A fresh look might ease money woes

Urban Chronicle

Budget: Resurrecting some old ideas and floating some new ones could bring in revenue to make the annual spring ritual less uncomfortable.

April 01, 2004|By Eric Siegel | Eric Siegel,SUN STAFF

IT HAS become almost a Baltimore rite of spring.

As winter fades, the city administration presents its budget for the new fiscal year that begins July 1 - often accompanied by dire forecasts of the draconian cuts in services that will be required unless new sources of revenue are found.

This year is no exception. Mayor Martin O'Malley says he will have to lay off more than 500 city workers unless he can find ways to generate more money. He proposes to do just that by imposing an energy tax on nonprofit groups, putting a new tax on cell phones or raising the limit on tax increases for homes, measures that are drawing howls of protest from many of those who would be affected.

What makes this latest manifestation of financial distress so disappointing is that it comes amid signs of a turnaround in the city's fortunes, from a decrease in crime to an upsurge in housing prices.

Clearly, the resurgence is either not all it's been cracked up to be or it's too new and too narrowly focused to offset the effects of widespread poverty.

Just as clearly, it's high time to resurrect some long-neglected ideas for generating money for the city - and float some new ones - that go beyond putting the squeeze on the city's residents and institutions.

Ideas such as some sort of commuter tax.

A study two years by the Johns Hopkins University Institute for Policy Studies estimated that a modest 1 percent income tax on Marylanders who work outside the jurisdiction where they live would net Baltimore about $32 million a year, an amount roughly equal to the projected shortfall in the city's coming budget year.

Because a commuter tax would need General Assembly approval, the idea has long been considered impractical, if not impossible. But one often-noted impediment - the notion that if Maryland had a commuter tax, Washington would impose a tax on commuters into the District of Columbia - has been eliminated: A federal judge threw out last month a lawsuit that sought to give Washington the authority to tax commuters.

§ **Task 1**:
Answer these questions about the article on Baltimore's budget, one line each:
(a) How many city workers does the mayor say he will have to lay off unless he finds more money?
(b) What income tax rate did the Johns Hopkins study apply to commuters?
(c) What did a federal judge throw out last month?
The article on Baltimore's budget has no connection to the listing that comes next.

§ **Extracted material**:

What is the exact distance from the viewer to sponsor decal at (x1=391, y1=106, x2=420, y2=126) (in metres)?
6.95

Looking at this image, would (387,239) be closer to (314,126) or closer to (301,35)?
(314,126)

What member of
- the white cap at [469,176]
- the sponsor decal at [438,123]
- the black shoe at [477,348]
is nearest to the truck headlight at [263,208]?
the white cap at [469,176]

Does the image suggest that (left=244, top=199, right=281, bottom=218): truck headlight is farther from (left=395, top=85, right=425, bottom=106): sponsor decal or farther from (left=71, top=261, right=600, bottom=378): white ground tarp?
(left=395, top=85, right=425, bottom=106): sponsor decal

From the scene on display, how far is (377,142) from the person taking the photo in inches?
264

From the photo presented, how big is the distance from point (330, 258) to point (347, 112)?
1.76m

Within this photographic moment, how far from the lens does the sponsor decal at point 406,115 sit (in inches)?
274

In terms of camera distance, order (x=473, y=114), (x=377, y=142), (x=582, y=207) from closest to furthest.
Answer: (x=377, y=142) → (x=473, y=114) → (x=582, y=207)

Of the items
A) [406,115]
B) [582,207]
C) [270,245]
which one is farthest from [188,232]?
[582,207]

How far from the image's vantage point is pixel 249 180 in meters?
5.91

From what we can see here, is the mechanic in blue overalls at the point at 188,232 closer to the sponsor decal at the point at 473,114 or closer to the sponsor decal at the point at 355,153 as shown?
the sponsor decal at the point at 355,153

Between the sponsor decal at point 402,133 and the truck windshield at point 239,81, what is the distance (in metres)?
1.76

...

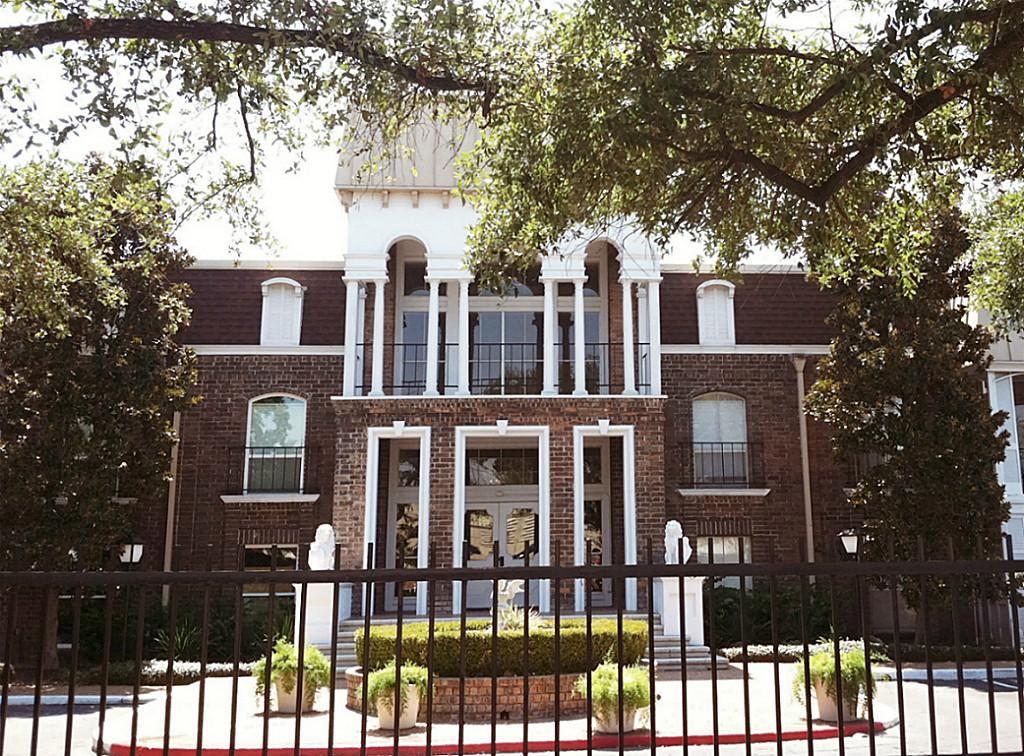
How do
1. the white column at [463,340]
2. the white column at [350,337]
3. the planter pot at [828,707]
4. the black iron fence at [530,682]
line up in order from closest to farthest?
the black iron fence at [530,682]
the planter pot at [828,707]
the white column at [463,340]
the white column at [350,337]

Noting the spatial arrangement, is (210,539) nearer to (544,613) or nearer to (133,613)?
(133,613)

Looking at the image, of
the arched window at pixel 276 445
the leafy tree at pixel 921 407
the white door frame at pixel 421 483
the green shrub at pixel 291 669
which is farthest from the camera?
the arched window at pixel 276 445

* * *

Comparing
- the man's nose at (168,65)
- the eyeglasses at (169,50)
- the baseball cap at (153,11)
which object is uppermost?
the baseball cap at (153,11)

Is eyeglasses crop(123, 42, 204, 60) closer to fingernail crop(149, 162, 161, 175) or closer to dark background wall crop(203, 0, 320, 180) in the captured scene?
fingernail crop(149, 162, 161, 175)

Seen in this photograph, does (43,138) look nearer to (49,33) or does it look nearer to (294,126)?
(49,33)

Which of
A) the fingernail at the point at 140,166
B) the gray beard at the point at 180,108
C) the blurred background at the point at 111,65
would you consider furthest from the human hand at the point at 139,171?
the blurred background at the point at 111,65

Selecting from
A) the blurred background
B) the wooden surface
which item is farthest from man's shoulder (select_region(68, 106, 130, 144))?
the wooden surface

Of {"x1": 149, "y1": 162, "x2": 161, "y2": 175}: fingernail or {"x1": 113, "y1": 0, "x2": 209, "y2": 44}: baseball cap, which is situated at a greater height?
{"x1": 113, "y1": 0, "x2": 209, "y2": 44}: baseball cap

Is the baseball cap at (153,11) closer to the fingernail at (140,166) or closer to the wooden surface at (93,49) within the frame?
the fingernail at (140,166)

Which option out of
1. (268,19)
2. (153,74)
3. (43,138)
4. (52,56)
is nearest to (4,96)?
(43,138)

§ **Task 2**: Pull out every line of the listing that contains the word "nearer".

§ **Expected answer 1**:
(a) More than 500.
(b) A 1 percent income tax.
(c) A lawsuit that sought to give Washington the authority to tax commuters.

§ **Expected answer 2**:
Noting the spatial arrangement, is (210,539) nearer to (544,613) or nearer to (133,613)?
Seen in this photograph, does (43,138) look nearer to (49,33) or does it look nearer to (294,126)?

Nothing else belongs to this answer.